Boldly going

Just got home from watching the premiere of Enterprise. Not bad, I thought, particularly for a Trek first episode. Some very nice moments, including several nice nostalgic awwww moments of references to Classic Trek. (The communicators, the science-station viewer, Zefram Cochrane's speech (which I admit gave me shivers even as I laughed at the correction of "to boldly go"), the fact they don't have shields(!), the "phase guns," the amazement at going Warp 4.5, giving a speed in kph, the painted table dancers, Archer channeling Kirk repeatedly, Archer experimenting with the time-dilation field, just all sorts of cool tidbits.) Some bad moments, too, but hey, this is Star Trek.

Mary Anne had noted that the two white male officers were nigh-indistinguishable. I thought to myself, "I'll keep a close eye on them and I'll be able to tell them apart," but no. Or rather, by about halfway through I could tell which face went with which accent, but I never did figure out their jobs.

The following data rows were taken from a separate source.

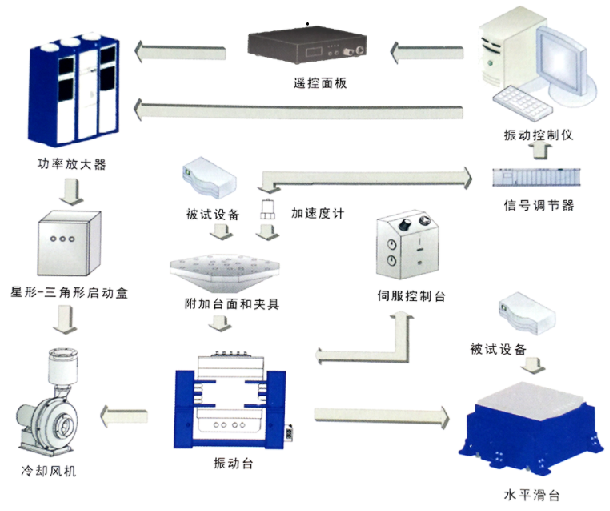 遥控面板

振动控制仪

功率放大器

被试设备

加速度计

信号调节器

星形-三角形启动盒

附加台面和夹具

伺服控制台

被试设备

冷却风机

振动台

水平滑台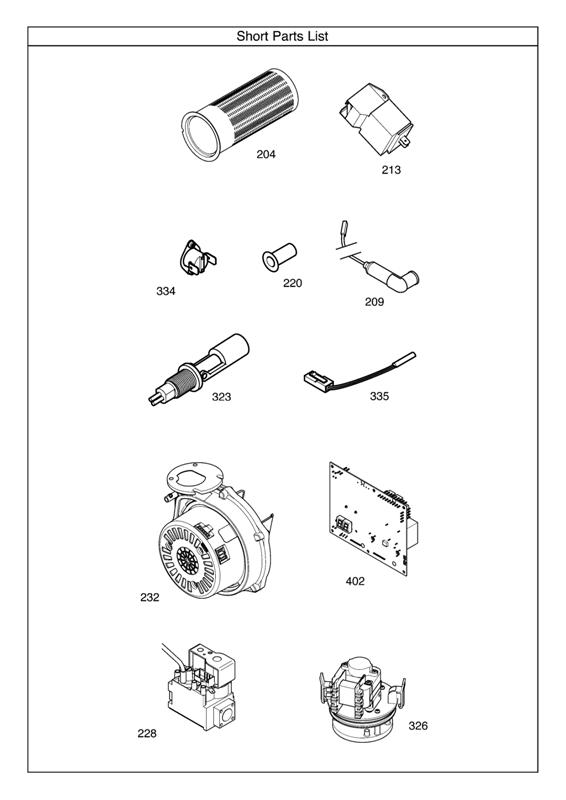 Short Parts List

204

213

334

220

209

323

335

232

402

228

326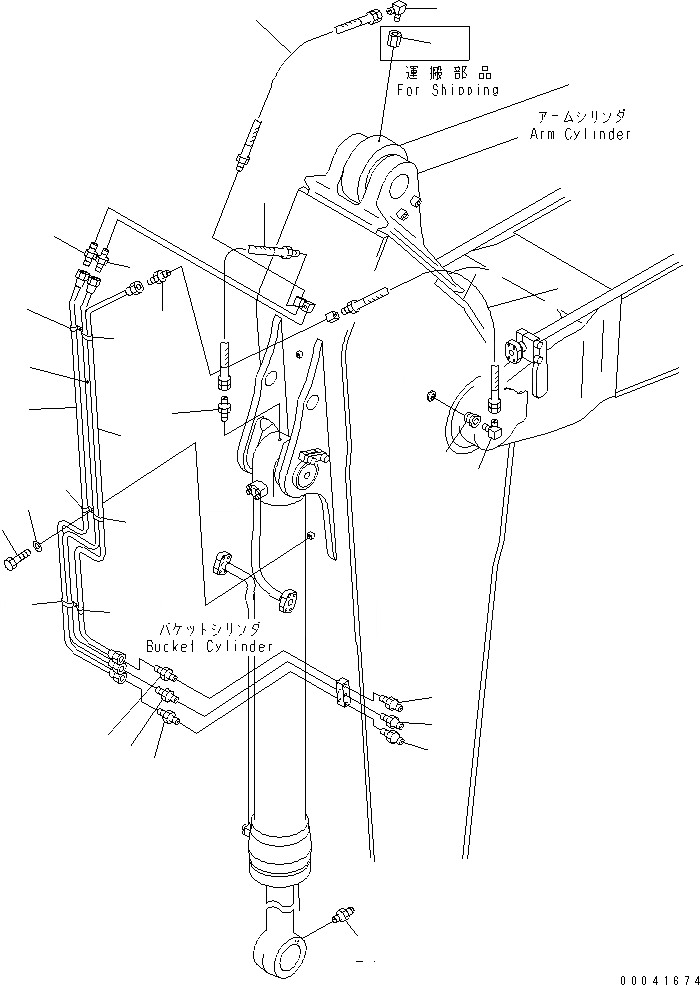 運搬部品
For Shipping

アームシリンダ
Arm Cylinder

バケットシリンダ
Bucket Cylinder

00041674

I've now looked it up on the UPN site; apparently Lt. Cmdr. Tucker, aka Trip, the one with the Southern accent, who's a bad pilot and is friends with the helmsman (Ensign Mayweather) and the captain, is the chief engineer. Apparently the Lieutenant with the British accent is Lt. Reed, the weapons officer. They both seemed to spend half their time on the bridge and half their time in the engine room, which made it awfully hard to tell what their jobs were.

I had kinda hoped for a more military feel—one of the things I thought B5 did very well was to show us more realistic military officers. But in retrospect, I think I like what they actually did better than what I was hoping for: the Enterprise crew are barely military (though Reed is apparently a real soldier-type, but we didn't see that this episode), sort of feeling their way, trying to figure out exactly what their role should be. In particular, I was mildly annoyed by Ensign Sato's screamy-girl moments, but not nearly as annoyed as some people, because despite her rank, Sato is not a military person. In fact, she's not a communications officer. Her official title is apparently Translator, which is exactly the role she's filling. I expect it to be somewhere between Deanna Troy and Uhura. And I imagine that I'll eventually get over being annoyed that Trek is as bad as everyone else at distinguishing between a polyglot (one who speaks many languages) and a linguist (one who studies the structure of language).

Summary: dunno how long I'll keep watching, but I'll probably give it a few episodes before the initial enjoyment wears off and I start to get annoyed by the same old Trekisms.

Oh, yeah, one other thing: Susan G. asked at one point, "How many episodes do you think it'll be before they do it?" I assumed she meant the captain and T'Pol, so I said I figured they were gonna go with the Moonlighting approach: keep the tension up, never let 'em sleep together. But it turned out she meant Tucker and T'Pol. I think Tucker's interested in T'Pol and T'Pol's interested in the captain. But we'll see. Could be interesting.

(But remember, at the start of TNG, Troi and Riker were ex-lovers who were still attracted to each other; they spun that out for an awfully long time, iIrc, which I may not.)